# WHAT IS ASKED:
a - Reproduce the part of the NonDeterministicSubstring problem statement that opens with the words containing "(be sure your" and closes with "be '0' or '1'.".
b - Write what follows the last line of the NonDeterministicSubstring problem statement.

Topcoder SRM 689 NonDeterministicSubstring

this problem is about


Problem Statement

     You are given two Strings: A and B. Each character in A is either '0' or '1'. Each character in B is '0', '1', or '?'.


A string C matches B if we can change B into C by changing each '?' in B either to '0' or to '1'. Different occurrences of '?' may be changed to different digits. For example, C = "0101" matches B = "01??". Note that each character in C must be either '0' or '1', there cannot be any '?' remaining.


Consider all possible strings that match B. How many of these strings occur as a (contiguous) substring in A? Compute and return their number. Note that we only count each good string once, even if it has multiple occurrences in A.

Definition

    
Class: NonDeterministicSubstring
Method: ways
Parameters: String, String
Returns: long
Method signature: long ways(String A, String B)
(be sure your method is public)

Limits

    
Time limit (s): 2.000
Memory limit (MB): 256
Stack limit (MB): 256

Constraints

- A will contain between 1 and 50 characters, inclusive.
- B will contain between 1 and 50 characters, inclusive.
- Each character in A will be '0' or '1'.
- Each character in B will be '0', '1' or '?'.

Examples

0)
    
"00010001"
"??"
Returns: 3
There are four strings that match B: the strings "00", "01", "10", and "11". Out of these, the string "11" does not occur in A as a substring. The other three do occur, hence the answer is 3.
1)
    
"00000000"
"??0??0"
Returns: 1
There are 16 different strings that match B, but out of those only the string "000000" is a substring of A.
2)
    
"001010101100010111010"
"???"
Returns: 8
Each of the 8 strings that match B occurs somewhere in A.
3)
    
"00101"

# DATA ROWS:
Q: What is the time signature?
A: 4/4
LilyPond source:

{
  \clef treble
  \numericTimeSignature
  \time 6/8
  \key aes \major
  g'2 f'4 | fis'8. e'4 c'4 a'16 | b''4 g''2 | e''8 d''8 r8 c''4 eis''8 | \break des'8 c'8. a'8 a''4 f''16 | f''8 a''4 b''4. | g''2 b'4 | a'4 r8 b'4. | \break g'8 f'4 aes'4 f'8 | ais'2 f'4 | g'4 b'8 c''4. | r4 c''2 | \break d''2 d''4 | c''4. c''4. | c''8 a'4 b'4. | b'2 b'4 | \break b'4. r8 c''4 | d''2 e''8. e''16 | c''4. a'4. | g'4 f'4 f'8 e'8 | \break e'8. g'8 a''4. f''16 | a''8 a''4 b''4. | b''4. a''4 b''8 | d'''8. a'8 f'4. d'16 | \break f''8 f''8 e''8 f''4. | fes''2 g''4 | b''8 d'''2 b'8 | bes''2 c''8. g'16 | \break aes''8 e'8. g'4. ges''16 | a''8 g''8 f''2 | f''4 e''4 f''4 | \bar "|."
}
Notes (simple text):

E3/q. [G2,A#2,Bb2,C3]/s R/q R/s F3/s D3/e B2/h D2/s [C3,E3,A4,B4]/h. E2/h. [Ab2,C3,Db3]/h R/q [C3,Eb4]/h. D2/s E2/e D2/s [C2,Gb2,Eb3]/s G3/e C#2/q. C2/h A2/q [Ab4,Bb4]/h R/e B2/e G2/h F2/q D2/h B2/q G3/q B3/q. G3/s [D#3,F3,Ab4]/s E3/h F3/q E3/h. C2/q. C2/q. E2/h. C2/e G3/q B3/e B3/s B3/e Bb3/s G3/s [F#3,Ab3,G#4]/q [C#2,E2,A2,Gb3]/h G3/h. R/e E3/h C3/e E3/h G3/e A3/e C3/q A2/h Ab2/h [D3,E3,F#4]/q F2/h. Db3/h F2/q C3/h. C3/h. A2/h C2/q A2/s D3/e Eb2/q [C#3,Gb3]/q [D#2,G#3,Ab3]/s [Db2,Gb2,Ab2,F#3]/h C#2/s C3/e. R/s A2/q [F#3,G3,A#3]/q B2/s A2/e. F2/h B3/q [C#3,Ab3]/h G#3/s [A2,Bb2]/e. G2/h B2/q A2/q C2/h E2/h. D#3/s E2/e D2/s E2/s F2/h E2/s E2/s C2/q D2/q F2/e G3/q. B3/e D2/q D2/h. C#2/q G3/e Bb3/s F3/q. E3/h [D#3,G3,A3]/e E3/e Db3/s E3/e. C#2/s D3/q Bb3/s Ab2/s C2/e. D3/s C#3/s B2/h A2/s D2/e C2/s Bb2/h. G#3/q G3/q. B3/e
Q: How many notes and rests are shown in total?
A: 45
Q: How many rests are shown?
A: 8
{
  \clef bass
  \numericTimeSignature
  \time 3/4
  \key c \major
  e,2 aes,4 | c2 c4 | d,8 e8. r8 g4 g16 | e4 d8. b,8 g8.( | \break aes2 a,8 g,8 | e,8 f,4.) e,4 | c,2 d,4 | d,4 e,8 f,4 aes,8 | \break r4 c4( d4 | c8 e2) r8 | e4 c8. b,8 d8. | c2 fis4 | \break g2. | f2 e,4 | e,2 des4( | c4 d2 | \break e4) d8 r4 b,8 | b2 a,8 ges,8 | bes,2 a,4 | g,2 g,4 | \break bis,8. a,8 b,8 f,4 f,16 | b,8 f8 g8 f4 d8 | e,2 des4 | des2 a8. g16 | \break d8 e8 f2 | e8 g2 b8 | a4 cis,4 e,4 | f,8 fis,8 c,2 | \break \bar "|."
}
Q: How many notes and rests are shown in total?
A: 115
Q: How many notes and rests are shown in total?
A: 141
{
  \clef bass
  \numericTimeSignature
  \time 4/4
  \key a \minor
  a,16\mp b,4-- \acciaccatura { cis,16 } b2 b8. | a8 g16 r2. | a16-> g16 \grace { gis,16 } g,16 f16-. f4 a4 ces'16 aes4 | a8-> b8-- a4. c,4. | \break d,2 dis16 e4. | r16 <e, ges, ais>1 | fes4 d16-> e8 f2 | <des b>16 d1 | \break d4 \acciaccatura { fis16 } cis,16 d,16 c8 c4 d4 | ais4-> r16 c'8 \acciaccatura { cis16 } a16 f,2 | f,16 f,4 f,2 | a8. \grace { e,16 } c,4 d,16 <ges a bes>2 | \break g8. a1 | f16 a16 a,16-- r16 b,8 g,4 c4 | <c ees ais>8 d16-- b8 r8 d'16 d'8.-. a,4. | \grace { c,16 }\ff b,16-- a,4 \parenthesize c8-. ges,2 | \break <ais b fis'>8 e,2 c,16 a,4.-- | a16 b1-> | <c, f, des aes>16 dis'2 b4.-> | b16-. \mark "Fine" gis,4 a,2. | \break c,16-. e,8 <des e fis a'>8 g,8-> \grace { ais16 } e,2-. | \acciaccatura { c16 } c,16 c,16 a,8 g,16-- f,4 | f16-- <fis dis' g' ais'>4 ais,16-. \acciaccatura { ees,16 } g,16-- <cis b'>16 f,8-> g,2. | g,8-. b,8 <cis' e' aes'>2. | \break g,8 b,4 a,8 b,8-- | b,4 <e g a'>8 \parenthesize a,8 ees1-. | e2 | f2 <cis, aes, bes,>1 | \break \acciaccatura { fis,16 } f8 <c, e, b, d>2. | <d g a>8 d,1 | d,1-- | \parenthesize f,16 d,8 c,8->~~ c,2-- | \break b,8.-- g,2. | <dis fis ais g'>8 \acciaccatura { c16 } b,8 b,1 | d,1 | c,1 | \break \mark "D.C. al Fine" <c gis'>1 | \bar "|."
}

# ANSWERS TO THE TASKS:
a -
(be sure your method is public)

Limits

    
Time limit (s): 2.000
Memory limit (MB): 256
Stack limit (MB): 256

Constraints

- A will contain between 1 and 50 characters, inclusive.
- B will contain between 1 and 50 characters, inclusive.
- Each character in A will be '0' or '1'.

b -
"??????"
Returns: 0
Here, the length of B is greater than the length of A. Clearly, a string that matches this B cannot be a substring of this A.
4)
    
"1101010101111010101011111111110001010101"
"???????????????????????????????????"
Returns: 6


=========================================================
My approach


1. A>B and
2. Find B length
3. Make all possible String with length of B and push HashSet
4. HashSet will filter duplication.
5. and finally only unique strings remain in hashset
6. compare all string with B if index of character is not ?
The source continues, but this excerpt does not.